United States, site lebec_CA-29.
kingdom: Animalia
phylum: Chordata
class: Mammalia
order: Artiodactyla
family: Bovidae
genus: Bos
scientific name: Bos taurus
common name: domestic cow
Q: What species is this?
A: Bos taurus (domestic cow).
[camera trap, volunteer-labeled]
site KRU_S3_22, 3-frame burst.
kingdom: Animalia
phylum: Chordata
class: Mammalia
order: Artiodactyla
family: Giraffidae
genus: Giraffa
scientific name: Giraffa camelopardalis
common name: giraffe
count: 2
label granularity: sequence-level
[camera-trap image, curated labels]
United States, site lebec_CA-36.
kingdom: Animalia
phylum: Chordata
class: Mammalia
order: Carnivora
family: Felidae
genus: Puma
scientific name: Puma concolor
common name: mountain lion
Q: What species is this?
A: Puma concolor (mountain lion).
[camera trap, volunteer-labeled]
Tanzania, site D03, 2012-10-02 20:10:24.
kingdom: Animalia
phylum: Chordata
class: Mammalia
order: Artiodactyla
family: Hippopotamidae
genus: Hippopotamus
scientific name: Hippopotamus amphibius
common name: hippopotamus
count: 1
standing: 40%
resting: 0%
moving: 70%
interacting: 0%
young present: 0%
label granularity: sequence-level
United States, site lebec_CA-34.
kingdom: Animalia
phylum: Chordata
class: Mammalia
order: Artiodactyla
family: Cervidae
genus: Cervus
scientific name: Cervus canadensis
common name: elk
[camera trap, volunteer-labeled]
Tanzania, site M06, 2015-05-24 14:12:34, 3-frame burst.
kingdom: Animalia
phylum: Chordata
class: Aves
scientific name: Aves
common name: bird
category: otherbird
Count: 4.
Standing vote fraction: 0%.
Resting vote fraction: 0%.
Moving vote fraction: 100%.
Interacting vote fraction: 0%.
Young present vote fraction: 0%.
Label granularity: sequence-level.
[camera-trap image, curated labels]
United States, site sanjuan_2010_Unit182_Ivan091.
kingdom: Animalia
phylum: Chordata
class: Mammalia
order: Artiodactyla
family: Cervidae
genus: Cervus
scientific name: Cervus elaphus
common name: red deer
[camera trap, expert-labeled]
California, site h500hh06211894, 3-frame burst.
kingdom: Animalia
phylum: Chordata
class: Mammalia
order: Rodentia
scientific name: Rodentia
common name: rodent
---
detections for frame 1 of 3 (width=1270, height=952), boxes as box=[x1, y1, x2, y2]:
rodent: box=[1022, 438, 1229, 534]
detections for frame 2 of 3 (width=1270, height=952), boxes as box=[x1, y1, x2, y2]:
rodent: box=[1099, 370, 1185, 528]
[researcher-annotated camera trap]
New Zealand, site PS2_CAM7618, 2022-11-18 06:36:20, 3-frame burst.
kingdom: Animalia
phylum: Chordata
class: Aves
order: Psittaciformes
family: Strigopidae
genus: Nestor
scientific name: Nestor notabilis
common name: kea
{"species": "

::::

# WHAT YOU SHOULD DO:
Wherever "burst" appears in a line of the entries, copy that line.

# SOLUTION FOR THIS EXERCISE:
site KRU_S3_22, 3-frame burst.
Tanzania, site M06, 2015-05-24 14:12:34, 3-frame burst.
California, site h500hh06211894, 3-frame burst.
New Zealand, site PS2_CAM7618, 2022-11-18 06:36:20, 3-frame burst.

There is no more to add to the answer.